Good hiding places are places “where the customer has to reach their hand around somewhere,” such as tall bushes and electric transformer boxes. Bad places are near schools, cemeteries and police stations (because they can draw unwanted attention), apartment block courtyards (because the gates might be closed when the customer gets there), and even gutters (unless packages are waterproofed).

“There are two ways of doing your rounds. You can either go for a walk, looking for places to hide the stuff, making drops and taking photos as you go. This is faster, but riskier as you’re always walking round with a backpack full of gear," Galina said. "The other way is walk around without the stuff making a note of possible hiding places as you go, then go back to them afterwards. This takes more time but you can uncover more hiding places this way and it’s less bait. The speed at which you do your job is not as important as efficiency.”

So who makes up Russia’s new army of drug couriers? Lawyer Arseny Levinson runs the legal aid service Hand-Help.ru, which offers advice to people arrested for drug offenses. He says all sorts of people become dropmen, but most commonly it's young people. According to his analysis of Russian Ministry of Justice statistics, more than half of those convicted of drug trafficking in 2018 were 18-25 years old and students. He says this is a lot to do with Hydra droppers.

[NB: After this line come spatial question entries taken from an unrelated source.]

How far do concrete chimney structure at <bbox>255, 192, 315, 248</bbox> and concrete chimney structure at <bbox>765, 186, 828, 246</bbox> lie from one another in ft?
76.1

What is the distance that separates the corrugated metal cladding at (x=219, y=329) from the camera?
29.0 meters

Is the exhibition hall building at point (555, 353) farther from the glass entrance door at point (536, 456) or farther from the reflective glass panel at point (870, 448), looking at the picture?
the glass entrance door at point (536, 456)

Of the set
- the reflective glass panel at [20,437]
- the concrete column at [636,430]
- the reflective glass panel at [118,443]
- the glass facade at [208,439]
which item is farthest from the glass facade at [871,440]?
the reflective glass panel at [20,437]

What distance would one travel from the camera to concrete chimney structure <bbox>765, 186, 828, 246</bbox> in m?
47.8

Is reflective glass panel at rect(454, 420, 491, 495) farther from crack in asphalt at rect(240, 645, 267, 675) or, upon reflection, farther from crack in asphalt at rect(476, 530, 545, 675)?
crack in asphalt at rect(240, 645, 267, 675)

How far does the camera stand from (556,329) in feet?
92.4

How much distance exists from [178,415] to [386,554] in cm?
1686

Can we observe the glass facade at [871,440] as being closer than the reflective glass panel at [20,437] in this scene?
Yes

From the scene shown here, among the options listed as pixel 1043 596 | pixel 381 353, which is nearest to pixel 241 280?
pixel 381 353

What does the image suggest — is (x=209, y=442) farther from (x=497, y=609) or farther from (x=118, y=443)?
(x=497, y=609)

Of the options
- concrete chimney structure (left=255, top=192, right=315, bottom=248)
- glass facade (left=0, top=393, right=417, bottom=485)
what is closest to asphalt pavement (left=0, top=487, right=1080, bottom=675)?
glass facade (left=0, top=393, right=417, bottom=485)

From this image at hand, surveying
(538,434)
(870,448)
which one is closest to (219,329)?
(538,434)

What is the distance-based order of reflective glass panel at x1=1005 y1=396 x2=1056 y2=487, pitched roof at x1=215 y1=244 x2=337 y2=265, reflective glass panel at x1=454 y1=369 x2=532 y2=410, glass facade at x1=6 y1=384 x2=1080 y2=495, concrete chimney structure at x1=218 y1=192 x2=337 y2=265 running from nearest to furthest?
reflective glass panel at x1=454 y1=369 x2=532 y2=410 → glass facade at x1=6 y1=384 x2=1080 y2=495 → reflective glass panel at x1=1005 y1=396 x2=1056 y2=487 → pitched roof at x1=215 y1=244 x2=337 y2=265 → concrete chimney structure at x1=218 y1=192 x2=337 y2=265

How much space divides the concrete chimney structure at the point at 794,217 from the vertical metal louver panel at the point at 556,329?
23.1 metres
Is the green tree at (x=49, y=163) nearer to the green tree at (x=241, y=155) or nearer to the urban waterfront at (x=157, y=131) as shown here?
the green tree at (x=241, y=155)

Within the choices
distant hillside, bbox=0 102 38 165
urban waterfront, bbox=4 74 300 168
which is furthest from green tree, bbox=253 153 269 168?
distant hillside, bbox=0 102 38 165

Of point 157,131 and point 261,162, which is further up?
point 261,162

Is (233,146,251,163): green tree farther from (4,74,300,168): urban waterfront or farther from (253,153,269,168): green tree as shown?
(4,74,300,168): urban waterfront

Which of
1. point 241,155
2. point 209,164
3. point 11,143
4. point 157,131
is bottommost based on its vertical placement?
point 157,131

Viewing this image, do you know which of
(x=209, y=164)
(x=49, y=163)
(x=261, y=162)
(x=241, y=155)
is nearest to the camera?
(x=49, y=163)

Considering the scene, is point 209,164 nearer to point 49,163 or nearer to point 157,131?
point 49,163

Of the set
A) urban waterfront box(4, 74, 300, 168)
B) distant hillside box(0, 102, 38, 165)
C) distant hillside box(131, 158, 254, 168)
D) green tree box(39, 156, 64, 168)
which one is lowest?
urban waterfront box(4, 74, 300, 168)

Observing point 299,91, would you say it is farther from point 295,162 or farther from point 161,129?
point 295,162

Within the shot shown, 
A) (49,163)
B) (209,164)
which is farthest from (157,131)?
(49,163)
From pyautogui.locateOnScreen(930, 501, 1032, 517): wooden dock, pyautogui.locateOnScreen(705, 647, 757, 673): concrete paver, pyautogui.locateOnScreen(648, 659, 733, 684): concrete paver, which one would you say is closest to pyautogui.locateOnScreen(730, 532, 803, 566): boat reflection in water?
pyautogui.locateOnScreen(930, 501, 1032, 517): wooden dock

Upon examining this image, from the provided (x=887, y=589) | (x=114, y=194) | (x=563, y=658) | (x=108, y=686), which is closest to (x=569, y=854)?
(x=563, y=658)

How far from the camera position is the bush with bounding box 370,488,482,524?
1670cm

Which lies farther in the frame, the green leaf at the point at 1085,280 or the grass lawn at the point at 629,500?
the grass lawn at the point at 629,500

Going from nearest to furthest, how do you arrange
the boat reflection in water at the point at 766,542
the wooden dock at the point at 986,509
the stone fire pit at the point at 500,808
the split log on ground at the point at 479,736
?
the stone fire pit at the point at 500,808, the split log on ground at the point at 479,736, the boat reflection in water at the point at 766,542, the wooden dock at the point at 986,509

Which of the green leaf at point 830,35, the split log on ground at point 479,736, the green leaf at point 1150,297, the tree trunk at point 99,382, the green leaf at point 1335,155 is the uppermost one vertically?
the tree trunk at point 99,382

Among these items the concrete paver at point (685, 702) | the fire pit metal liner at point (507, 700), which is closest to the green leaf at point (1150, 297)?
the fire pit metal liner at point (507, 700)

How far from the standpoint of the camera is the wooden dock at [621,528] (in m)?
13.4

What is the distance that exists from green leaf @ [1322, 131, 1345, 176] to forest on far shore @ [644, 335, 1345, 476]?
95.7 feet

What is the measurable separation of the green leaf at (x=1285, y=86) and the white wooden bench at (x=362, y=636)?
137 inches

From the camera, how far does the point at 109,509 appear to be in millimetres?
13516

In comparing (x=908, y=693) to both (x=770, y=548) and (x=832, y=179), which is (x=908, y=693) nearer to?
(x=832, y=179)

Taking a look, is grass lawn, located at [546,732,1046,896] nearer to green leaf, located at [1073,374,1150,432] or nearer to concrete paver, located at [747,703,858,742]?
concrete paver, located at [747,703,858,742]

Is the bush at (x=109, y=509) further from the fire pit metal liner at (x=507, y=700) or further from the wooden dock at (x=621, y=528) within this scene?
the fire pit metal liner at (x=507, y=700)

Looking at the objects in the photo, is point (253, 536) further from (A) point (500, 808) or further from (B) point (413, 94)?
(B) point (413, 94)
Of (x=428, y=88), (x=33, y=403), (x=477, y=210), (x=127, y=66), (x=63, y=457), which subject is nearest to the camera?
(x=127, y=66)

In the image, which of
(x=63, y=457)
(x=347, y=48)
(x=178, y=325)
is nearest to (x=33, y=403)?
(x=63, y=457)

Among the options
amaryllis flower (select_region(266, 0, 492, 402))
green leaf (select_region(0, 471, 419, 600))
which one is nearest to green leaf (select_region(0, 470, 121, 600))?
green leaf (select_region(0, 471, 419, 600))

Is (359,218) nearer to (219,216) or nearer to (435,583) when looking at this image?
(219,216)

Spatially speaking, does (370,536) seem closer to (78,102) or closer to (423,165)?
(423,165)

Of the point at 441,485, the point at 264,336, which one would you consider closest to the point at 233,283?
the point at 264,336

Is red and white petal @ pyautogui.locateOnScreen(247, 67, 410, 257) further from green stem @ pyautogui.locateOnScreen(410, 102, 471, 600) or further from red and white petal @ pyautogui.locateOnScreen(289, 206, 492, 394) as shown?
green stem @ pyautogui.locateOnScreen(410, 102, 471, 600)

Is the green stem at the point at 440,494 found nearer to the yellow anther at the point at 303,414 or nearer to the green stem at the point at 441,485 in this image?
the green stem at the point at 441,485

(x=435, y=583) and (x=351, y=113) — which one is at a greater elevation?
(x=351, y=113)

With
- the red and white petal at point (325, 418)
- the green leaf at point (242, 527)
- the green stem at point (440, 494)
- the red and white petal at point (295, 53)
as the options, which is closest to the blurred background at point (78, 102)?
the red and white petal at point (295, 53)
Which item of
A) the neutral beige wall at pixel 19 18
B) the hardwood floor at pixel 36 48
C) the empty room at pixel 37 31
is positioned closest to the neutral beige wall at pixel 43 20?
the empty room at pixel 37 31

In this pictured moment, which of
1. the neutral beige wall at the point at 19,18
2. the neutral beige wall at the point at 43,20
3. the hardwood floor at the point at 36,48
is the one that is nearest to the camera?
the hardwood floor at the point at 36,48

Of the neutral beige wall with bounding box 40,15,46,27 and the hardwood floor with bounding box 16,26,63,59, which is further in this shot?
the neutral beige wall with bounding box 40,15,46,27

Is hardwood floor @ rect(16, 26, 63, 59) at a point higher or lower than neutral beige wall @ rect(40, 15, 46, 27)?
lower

“It’s the same kind of people who work at Yandex Pizza Club,” said Levinson. (Yandex is a big online food order and delivery service in Russia.) “In fact, the adverts for droppers on Hydra are almost exactly the same: flexible working hours, fit around your study time.” While Yandex promises at least 1000 rubles ($16) a day, a typical dropman will earn three times that.

“Probably half of them have some problematic drug use, didn’t have the money for it any more so turned to this to support their own dependence,” Levinson continued. “The other half are students in rural parts of Russia with no other ways to earn money. In Moscow you can get a job delivering pizza, but in the provinces there’s no such opportunity.”

Eduard* was interviewed in Altai prison in Siberia last year by a local news site while serving a seven year sentence for drug dealing. He decided to become a dropper after leaving the army and spotted the advert to be a kladman while buying drugs online. At one point he said he was doing 70 drops a day, using the money to fit out his apartment with brand new furniture. Eduard said for him being a dropper was not just about the money: “There was something else involved in all this work. Namely adrenaline. That feeling when you balance all the time on the verge of being caught.”

Another former dropper, George*, told BBC Russia he started out aged 24 in Nizhny Novgorod, earning three times the average salary for the city. Because of his love of forests and parks, he used those to bury his drug stashes at night when it was quiet.